----- Data in this exercise
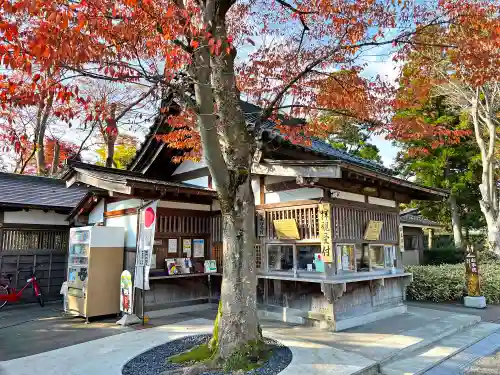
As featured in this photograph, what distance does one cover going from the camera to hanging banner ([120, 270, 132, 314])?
7738 mm

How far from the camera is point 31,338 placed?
6.81m

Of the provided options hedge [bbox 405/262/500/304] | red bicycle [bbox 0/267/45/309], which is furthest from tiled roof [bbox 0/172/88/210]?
hedge [bbox 405/262/500/304]

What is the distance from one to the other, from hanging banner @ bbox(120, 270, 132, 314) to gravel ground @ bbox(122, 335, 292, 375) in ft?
6.35

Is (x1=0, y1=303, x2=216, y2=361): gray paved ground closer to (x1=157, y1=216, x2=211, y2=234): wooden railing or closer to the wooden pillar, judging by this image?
(x1=157, y1=216, x2=211, y2=234): wooden railing

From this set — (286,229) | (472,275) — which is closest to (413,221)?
(472,275)

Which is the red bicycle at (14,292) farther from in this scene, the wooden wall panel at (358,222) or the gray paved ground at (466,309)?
the gray paved ground at (466,309)

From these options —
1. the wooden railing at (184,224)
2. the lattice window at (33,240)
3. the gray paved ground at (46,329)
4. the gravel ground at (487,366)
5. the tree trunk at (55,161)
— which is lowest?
the gravel ground at (487,366)

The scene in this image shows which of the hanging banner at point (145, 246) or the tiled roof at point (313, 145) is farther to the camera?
the tiled roof at point (313, 145)

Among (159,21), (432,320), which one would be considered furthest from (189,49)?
(432,320)

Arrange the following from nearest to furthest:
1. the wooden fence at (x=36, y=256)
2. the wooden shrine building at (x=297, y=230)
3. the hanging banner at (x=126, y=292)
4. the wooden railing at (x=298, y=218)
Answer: the wooden shrine building at (x=297, y=230) → the wooden railing at (x=298, y=218) → the hanging banner at (x=126, y=292) → the wooden fence at (x=36, y=256)

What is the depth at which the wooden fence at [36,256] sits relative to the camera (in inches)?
409

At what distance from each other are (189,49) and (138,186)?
11.8ft

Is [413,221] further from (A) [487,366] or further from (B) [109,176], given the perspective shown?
----------
■ Required work
Transcribe the material exactly, keeping every word and none of the pictures.

■ Task result
As featured in this photograph, what distance does one cover going from the camera to hanging banner ([120, 270, 132, 314])?
7738 mm

How far from the camera is point 31,338 placed?
6.81m

Of the provided options hedge [bbox 405/262/500/304] | red bicycle [bbox 0/267/45/309], which is furthest from tiled roof [bbox 0/172/88/210]?
hedge [bbox 405/262/500/304]

What is the distance from one to the other, from hanging banner @ bbox(120, 270, 132, 314) to gravel ground @ bbox(122, 335, 292, 375) in ft?
6.35

Is (x1=0, y1=303, x2=216, y2=361): gray paved ground closer to (x1=157, y1=216, x2=211, y2=234): wooden railing or closer to the wooden pillar, judging by this image?
(x1=157, y1=216, x2=211, y2=234): wooden railing

From this set — (286,229) | (472,275) — which is closest to (413,221)?
(472,275)

Which is the red bicycle at (14,292) farther from in this scene, the wooden wall panel at (358,222) or the gray paved ground at (466,309)?
the gray paved ground at (466,309)

From these options —
1. the wooden railing at (184,224)
2. the lattice window at (33,240)
3. the gray paved ground at (46,329)
4. the gravel ground at (487,366)
5. the tree trunk at (55,161)
— which is lowest?
the gravel ground at (487,366)

The scene in this image shows which of the hanging banner at point (145, 246) or the tiled roof at point (313, 145) is farther to the camera?
the tiled roof at point (313, 145)

Among (159,21), (432,320), which one would be considered furthest from (189,49)?
(432,320)

Arrange the following from nearest to furthest:
1. the wooden fence at (x=36, y=256)
2. the wooden shrine building at (x=297, y=230)
3. the hanging banner at (x=126, y=292)
4. the wooden railing at (x=298, y=218)
Answer: the wooden shrine building at (x=297, y=230) → the wooden railing at (x=298, y=218) → the hanging banner at (x=126, y=292) → the wooden fence at (x=36, y=256)

What is the depth at which the wooden fence at [36,256] sits relative to the camera (in inches)?
409

At what distance from each other are (189,49) and (138,186)?
11.8ft

Is [413,221] further from (A) [487,366] or further from (B) [109,176], given the perspective shown?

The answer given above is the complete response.